Quoted passage
= Beginning of Section =

= Junior tennis =

Tennis matches between players 18 and under

Junior tennis refers to tennis matches where the participants are aged 18 and under. Eligibility to compete in International Tennis Federation Junior tournaments is not based on age, but year of birth: as a result, some players must move out of juniors soon after their 18th birthday, while others can play juniors until they are nearly 19. Some players who qualify as "junior tennis" players also play in main adult tours, though forms signed by their parent or guardian are required for this. Historically, some junior players will turn professional at the age of 16 like Andre Agassi or Pete Sampras.

==United States Tennis Association (USTA) Junior Tournaments==
The USTA runs their own circuit of junior tournaments at sorted into different age groups. With initial junior tournaments being organized in the 1910s, the USTA now runs a yearly circuit of tournaments ranging from district level up to national and international events. The USTA offers tournaments for divisions as young as 8 and under, up to 18 and under. For the younger divisions, smaller courts and shortened matches are used, transitioning into full best of three sets matches at the older age divisions. Many participants in the USTA junior circuit go on to play tennis in college, either at the collegiate level, or through the USTA Tennis on Campus. Until recently, each region of the USTA operated under slightly different formats, rules and regulations. But as of 2021, the USTA has standardized their ranking system and tournaments system under a single set of guidelines.

=== Eligibility ===
To play a USTA sanctioned tournament, a junior must be a registered USTA member and a US citizen. Some non-US citizens are also allowed to compete, such as those living in the US for asylum or with refugee status, or children of diplomats. In addition, a player is allowed to compete in an age division until the month of their birthday in which they age-out (such as turning 17 and no longer being 16 and under). Players often compete in multiple divisions, playing above their age in addition to their current age division. All USTA members are divided by location into sections, with some junior tournaments restricting entry only to players in the section they are held.

=== Tournaments ===
The USTA separates their junior tournaments into 7 levels, with the highest leveled tournaments being Level 1, and then descending in ranking points available and prestige until Level 7. Level 1 and Level 2 tournaments are exclusively run at the national level (some notable tournaments include the USTA National Championships, which funnels into the Junior US Open and US Open for the 16s and 18s divisions respectively). Level 3 tournaments are run both at the national, and the sectional level, where some sections can run "Closed Section Level 3 Tournaments", where they restrict entry to be exclusively players from that section. Each USTA section hosts an annual Sectionals Championship, a Level 3 tournament that provides the winner direct entry into the USTA National Championships at the corresponding age level. All tournaments below Level 3 are hosted at the sectional or district level, and usually provide fewer points. These tournaments can vary between being closed section or open to any USTA junior, which is decided by the section running them. Each tournament level has its own formatting rules and draw sizes, but most matches played are best two out of three sets, with either a full third set or a tiebreak played in lieu of a third set. The larger tournaments are often 64 or 128 players per draw, while smaller tournaments can have as few as 2 or 4 players.

= End of Section =

Work to complete
a - According to the junior tennis article, how many levels does the USTA divide its junior tournaments into?
b - Decide whether each statement agrees with the junior tennis article: (i) Eligibility for International Tennis Federation Junior tournaments is based on a player's age. (ii) Level 1 and Level 2 USTA tournaments are held only at the national level. (iii) The USTA standardized its ranking and tournament systems in 2019.
c - Carry the junior tennis article forward from its final sentence.

Supplied information

= Beginning of Section =

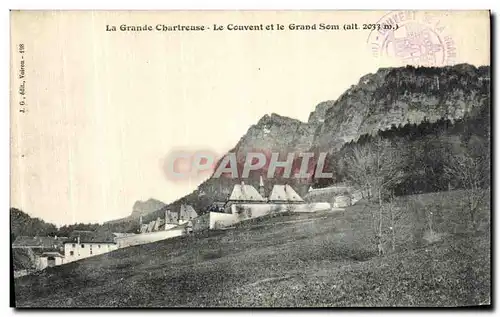 Cartes postales La Grande Chartreuse Le Couvent et le Grand Som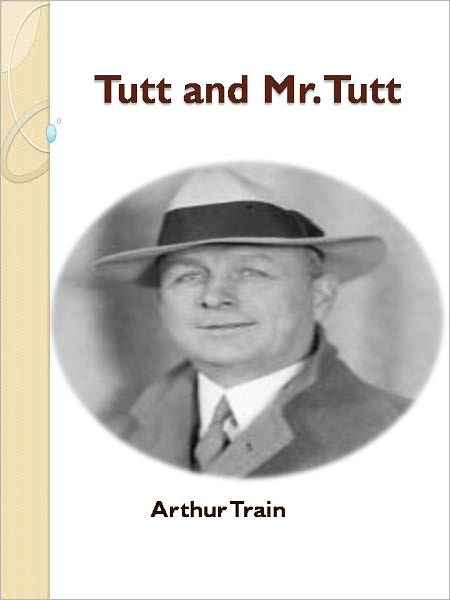 Tutt and Mr. Tutt w/ Direct link technology (A Mystery Classic)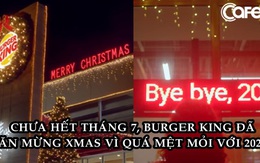 'Quá mệt' với 2020, Burger King tung chiến dịch marketing ăn mừng Giáng Sinh từ tận tháng 7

= End of Section =

Responses per task
a - Seven, from Level 1 (the highest) down to Level 7.

b -
(i) No: "is not based on age, but year of birth"
(ii) Yes: "Level 1 and Level 2 tournaments are exclusively run at the national level"
(iii) No: "as of 2021, the USTA has standardized their ranking system and tournaments system under a single set of guidelines"

c -
The USTA Tournament System
| Tournament Level | Points For Winning | Regional Level | Example |
|---|---|---|---|
| Level 1 | 3000 | National | USTA National Championships, USTA Boys’ 18 National Team Championships |
| Level 2 | 1650 | National | USTA Boys’ and Girls’ 16, 14, and 12 Zone Team Championships |
| Level 3 | 900 | Sectional / National | USTA Sectional Championships |
| Level 4 | 540 | Sectional | Closed Intrasectional Level 4 Team Tournaments |
| Level 5 | 300 | District / Sectional |  |
| Level 6 | 120 | District / Sectional |  |
| Level 7 | 32 | District / Sectional |  |

=== Ranking ===
Players are accepted into tournaments based on their USTA ranking. Before 2021, rankings were calculated at both the sectional and the national level, with different point tallies for the different categories. However, the USTA has since standardized their ranking system, removing the sectional ranking systems, leaving only the national rankings. A player's singles ranking is calculated by summing the points received from their best 6 singles results in the last 12 months, as well as 15% of the points received for their 6 best doubles results. The USTA posts summarized rankings multiple times a year, but uses a weekly standings list to determine entry into tournaments. They also provide point rewards for certain international tournaments, such as the Junior Grand Slams.

Top ranked USTA juniors often go on to professional play, or top ranked Division I college programs. Recent notable former USTA junior players include Francis Tiafoe, John Isner, Sloane Stephens and Madison Keys.

==The ITF junior tour==
The International Tennis Federation conducts the ITF Junior Circuit, which allows juniors to establish a world junior ranking and give them a chance to get an ATP or WTA ranking. Most juniors who enter the international circuit have to do so by progressing through ITF tournaments, Satellites, Futures and Challenger tournaments before entering the main circuit, the latter three of which are also participated in by adults. However, some juniors, such as Australian Lleyton Hewitt and Frenchman Gaël Monfils, have catapulted directly from the junior tour to the ATP tour by dominating the junior scene or by taking advantage of opportunities given to them to participate in professional tournaments.

===Tournament grades===
Tournaments are divided into 8 different grades. The following list presents them in descending order of importance towards the junior ranking.
- Grade A (including four Grand Slams)
- Grade B (Regional Championships)
- Grade C (International Team Competitions)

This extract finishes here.